MATERIAL FOR THIS EXERCISE Start Marker

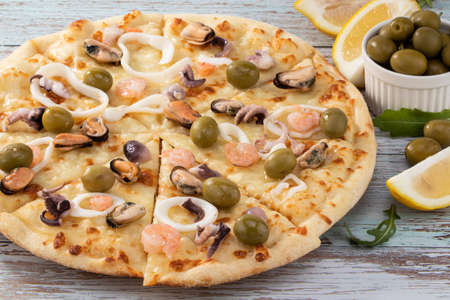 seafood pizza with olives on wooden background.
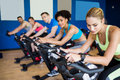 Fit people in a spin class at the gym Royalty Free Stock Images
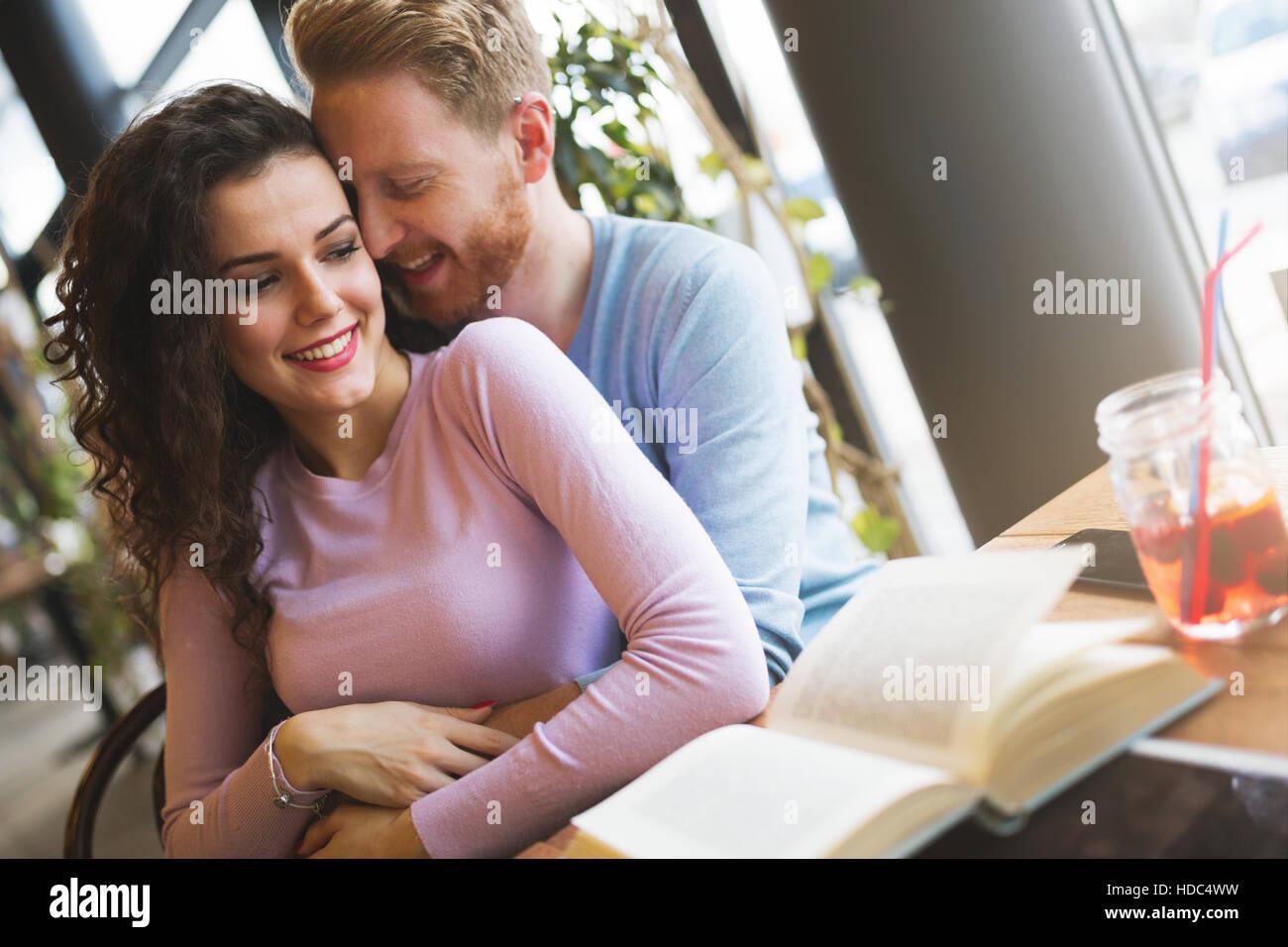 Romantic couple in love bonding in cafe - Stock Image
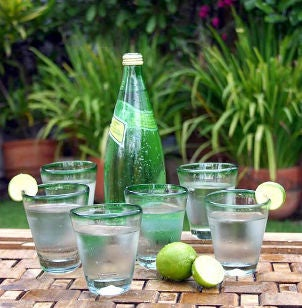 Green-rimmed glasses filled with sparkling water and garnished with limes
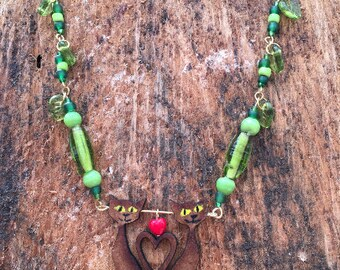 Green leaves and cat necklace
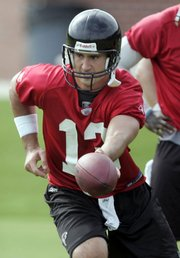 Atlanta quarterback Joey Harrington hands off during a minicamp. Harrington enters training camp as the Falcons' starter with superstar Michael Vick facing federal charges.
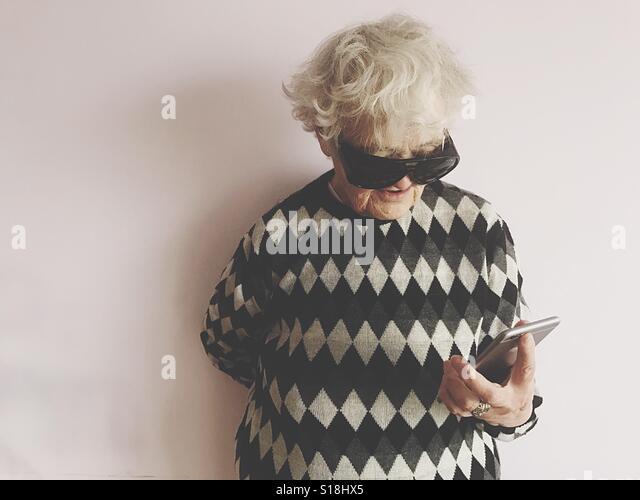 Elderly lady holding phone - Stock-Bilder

MATERIAL FOR THIS EXERCISE End Marker

WHAT YOU HAVE TO DO
Beginning with the line that contains "Green-rimmed glasses filled" and ending with the last line of the data, transcribe each line exactly; pictures stay out.

TASK RESPONSE
 Green-rimmed glasses filled with sparkling water and garnished with limes
 Green leaves and cat necklace
 Atlanta quarterback Joey Harrington hands off during a minicamp. Harrington enters training camp as the Falcons' starter with superstar Michael Vick facing federal charges.
 Elderly lady holding phone - Stock-Bilder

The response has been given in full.